[QUOTED PASSAGE — start]
The "distrust" you sense isn't really distrust, it's the understanding that
all military intelligence is vetted before it reaches the public. In
particular, they're extremely careful to disclose any information that would
compromise operational security - especially as it relates to aerospace
monitoring. The reason for this is that any observational capability of the US
to detect objects at high altitudes/speeds influences the nuclear strategy of
other nations (ie, if you plan for a first strike, you plan around the known
capability of the US to detect it).

And that's where the skepticism comes from. Any disclosure about what was
observed, how it behaved, and the conditions of the observation have real
world impacts on US operational security, and any information regarding that
should be taken with a massive grain of salt.

Basically, treat public intel from the military as a secondary source - not a
primary one. That doesn't eradicate its value, but it puts more onus on you to
be critical of it.

------
gcthomas
I would be concerned if this investigation was hamstrung by the a priori
belief that the unidentified objects/artefacts/blips both existed as a
technological device and were extraterrestrial in origin.

I suspect, sadly, that 'what we can learn' from this is close to nothing
without firmer evidence.

------
mckinney
Late to the party on this one, but I mostly agree with the OP regarding the
magnitude of the evidence. Most of the comments here attempting to explain
away the recent Navy reports as "experimental aircraft" are perhaps
uninformed.
[QUOTED PASSAGE — finish]
WORK INSTRUCTION 1 = According to the forum thread, how should public intel from the military be treated?
WORK INSTRUCTION 2 = Quote the forum thread word for word, starting with "Basically, treat public" and going on through "extraterrestrial in origin.".
[DATA FOR ANALYSIS — start]
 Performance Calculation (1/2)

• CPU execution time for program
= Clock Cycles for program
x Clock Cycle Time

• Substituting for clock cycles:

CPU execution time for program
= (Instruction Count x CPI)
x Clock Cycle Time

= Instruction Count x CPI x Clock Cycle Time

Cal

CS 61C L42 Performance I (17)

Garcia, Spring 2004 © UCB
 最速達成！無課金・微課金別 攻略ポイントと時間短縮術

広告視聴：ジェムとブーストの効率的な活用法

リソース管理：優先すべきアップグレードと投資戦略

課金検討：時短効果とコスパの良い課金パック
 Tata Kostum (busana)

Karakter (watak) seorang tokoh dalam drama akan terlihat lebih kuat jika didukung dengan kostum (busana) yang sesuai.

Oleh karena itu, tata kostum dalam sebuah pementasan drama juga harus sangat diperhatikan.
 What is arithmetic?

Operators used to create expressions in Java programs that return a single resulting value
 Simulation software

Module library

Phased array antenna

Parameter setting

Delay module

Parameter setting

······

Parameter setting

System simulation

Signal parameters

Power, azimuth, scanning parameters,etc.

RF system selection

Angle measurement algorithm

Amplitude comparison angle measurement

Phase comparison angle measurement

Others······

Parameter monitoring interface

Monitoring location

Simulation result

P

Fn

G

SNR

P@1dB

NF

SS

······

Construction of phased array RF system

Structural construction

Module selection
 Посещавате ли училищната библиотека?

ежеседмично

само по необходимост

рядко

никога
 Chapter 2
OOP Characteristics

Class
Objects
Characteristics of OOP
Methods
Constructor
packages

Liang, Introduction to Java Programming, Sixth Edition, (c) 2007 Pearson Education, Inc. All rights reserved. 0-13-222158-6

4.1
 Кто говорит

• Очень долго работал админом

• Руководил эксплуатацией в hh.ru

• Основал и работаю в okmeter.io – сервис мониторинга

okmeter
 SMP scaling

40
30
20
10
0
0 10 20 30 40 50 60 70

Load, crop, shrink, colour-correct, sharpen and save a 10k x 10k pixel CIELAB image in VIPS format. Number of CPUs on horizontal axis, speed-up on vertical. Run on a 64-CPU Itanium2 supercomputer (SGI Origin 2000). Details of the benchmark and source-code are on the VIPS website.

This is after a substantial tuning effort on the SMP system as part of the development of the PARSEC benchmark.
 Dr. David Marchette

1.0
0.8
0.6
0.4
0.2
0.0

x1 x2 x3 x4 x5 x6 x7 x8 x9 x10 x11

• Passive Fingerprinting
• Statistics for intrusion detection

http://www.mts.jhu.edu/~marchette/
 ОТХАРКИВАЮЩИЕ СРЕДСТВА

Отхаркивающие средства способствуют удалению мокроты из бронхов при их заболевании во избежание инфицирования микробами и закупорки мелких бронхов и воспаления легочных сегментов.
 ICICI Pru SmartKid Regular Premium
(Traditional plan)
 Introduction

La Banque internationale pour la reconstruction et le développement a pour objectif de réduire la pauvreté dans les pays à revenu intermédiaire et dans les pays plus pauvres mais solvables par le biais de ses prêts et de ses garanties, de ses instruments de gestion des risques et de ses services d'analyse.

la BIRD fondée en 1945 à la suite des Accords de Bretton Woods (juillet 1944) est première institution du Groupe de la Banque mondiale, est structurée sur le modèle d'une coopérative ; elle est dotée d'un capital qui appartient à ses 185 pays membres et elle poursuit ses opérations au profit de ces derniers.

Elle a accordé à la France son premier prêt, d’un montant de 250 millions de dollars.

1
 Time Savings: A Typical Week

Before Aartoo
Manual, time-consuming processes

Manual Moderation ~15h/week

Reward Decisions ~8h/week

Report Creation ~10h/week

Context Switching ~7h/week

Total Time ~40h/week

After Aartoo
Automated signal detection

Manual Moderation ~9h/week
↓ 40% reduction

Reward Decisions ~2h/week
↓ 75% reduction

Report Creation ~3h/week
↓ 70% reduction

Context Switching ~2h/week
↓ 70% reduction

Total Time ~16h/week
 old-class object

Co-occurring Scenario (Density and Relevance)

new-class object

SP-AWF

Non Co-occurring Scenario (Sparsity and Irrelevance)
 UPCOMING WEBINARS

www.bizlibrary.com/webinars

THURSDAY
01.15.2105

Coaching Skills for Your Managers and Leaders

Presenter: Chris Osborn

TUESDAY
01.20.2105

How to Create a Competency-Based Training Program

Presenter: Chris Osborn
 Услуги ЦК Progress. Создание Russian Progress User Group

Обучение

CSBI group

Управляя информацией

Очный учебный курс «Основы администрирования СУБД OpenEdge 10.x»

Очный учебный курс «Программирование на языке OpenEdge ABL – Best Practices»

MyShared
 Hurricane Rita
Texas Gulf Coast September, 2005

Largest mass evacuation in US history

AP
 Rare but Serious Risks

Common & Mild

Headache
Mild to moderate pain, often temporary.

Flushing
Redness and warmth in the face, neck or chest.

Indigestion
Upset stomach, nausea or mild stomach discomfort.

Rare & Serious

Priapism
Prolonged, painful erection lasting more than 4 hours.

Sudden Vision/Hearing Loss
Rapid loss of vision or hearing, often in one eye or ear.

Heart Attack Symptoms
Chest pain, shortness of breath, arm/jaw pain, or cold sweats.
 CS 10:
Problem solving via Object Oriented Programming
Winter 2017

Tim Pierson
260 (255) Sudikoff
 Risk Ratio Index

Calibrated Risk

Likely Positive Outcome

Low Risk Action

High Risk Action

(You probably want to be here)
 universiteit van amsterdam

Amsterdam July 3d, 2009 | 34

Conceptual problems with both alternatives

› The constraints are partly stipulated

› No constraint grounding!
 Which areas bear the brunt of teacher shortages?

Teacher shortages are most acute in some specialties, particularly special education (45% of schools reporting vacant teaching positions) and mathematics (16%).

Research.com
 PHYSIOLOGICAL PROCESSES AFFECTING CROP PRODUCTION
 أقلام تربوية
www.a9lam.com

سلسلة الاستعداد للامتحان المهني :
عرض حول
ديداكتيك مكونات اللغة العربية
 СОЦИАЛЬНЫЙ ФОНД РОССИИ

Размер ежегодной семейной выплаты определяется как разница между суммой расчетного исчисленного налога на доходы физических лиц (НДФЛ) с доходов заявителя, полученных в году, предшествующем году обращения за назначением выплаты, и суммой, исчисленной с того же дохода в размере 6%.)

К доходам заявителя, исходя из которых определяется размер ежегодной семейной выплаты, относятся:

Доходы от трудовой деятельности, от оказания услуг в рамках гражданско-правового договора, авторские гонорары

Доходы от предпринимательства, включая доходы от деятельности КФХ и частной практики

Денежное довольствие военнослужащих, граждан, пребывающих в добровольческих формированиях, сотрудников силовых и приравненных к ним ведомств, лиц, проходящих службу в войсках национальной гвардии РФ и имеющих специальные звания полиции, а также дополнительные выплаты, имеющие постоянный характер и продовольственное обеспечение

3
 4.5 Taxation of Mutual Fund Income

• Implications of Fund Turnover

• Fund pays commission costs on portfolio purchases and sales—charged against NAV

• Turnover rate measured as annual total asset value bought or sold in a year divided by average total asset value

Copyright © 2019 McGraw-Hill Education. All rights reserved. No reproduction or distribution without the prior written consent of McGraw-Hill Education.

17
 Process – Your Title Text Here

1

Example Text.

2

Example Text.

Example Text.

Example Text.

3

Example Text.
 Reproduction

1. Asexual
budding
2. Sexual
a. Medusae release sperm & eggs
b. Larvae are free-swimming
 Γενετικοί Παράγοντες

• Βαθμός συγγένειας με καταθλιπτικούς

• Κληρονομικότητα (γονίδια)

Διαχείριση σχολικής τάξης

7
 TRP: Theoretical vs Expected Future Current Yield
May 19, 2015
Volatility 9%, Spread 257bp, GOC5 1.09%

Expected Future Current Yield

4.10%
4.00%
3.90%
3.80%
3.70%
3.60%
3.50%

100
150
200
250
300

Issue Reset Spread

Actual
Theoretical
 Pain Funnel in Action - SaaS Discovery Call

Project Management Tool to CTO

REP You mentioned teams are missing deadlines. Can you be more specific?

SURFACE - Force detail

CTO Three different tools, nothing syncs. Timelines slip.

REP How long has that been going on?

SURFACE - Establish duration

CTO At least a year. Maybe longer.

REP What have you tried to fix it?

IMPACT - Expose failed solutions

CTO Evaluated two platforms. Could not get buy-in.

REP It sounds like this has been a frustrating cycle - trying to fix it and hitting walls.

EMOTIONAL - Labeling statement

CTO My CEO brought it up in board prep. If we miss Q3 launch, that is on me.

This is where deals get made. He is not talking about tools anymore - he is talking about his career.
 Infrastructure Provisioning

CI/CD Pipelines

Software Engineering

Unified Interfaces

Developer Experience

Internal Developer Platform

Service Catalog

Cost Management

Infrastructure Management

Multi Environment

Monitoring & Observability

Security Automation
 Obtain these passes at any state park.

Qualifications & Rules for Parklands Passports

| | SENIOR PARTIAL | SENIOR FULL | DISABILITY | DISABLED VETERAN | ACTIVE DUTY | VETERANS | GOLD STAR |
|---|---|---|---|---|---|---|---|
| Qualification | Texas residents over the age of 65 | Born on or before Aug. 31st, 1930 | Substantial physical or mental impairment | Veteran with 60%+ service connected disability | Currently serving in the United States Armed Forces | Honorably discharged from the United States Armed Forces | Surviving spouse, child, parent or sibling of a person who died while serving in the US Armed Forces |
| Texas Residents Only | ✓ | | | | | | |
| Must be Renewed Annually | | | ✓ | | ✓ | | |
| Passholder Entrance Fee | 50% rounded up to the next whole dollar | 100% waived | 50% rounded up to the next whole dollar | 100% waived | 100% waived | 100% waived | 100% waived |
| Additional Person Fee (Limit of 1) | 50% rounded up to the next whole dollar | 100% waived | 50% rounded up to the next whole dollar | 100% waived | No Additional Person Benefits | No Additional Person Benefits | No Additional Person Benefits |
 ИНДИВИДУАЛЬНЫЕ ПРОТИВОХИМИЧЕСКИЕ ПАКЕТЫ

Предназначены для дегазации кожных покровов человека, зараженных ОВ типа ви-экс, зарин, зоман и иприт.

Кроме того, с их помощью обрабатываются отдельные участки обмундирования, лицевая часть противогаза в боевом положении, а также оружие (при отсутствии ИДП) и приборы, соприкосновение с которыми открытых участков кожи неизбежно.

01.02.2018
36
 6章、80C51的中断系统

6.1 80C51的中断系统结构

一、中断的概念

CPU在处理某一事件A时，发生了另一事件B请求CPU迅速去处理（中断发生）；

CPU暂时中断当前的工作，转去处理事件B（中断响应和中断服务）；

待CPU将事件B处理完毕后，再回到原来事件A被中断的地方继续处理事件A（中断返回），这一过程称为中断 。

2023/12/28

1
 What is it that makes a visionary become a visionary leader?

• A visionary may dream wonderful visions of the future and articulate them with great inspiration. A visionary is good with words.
[DATA FOR ANALYSIS — finish]
EXPECTED ANSWER 1 = As a secondary source, not a primary one.

EXPECTED ANSWER 2 =
Basically, treat public intel from the military as a secondary source - not a
primary one. That doesn't eradicate its value, but it puts more onus on you to
be critical of it.

------
gcthomas
I would be concerned if this investigation was hamstrung by the a priori
belief that the unidentified objects/artefacts/blips both existed as a
technological device and were extraterrestrial in origin.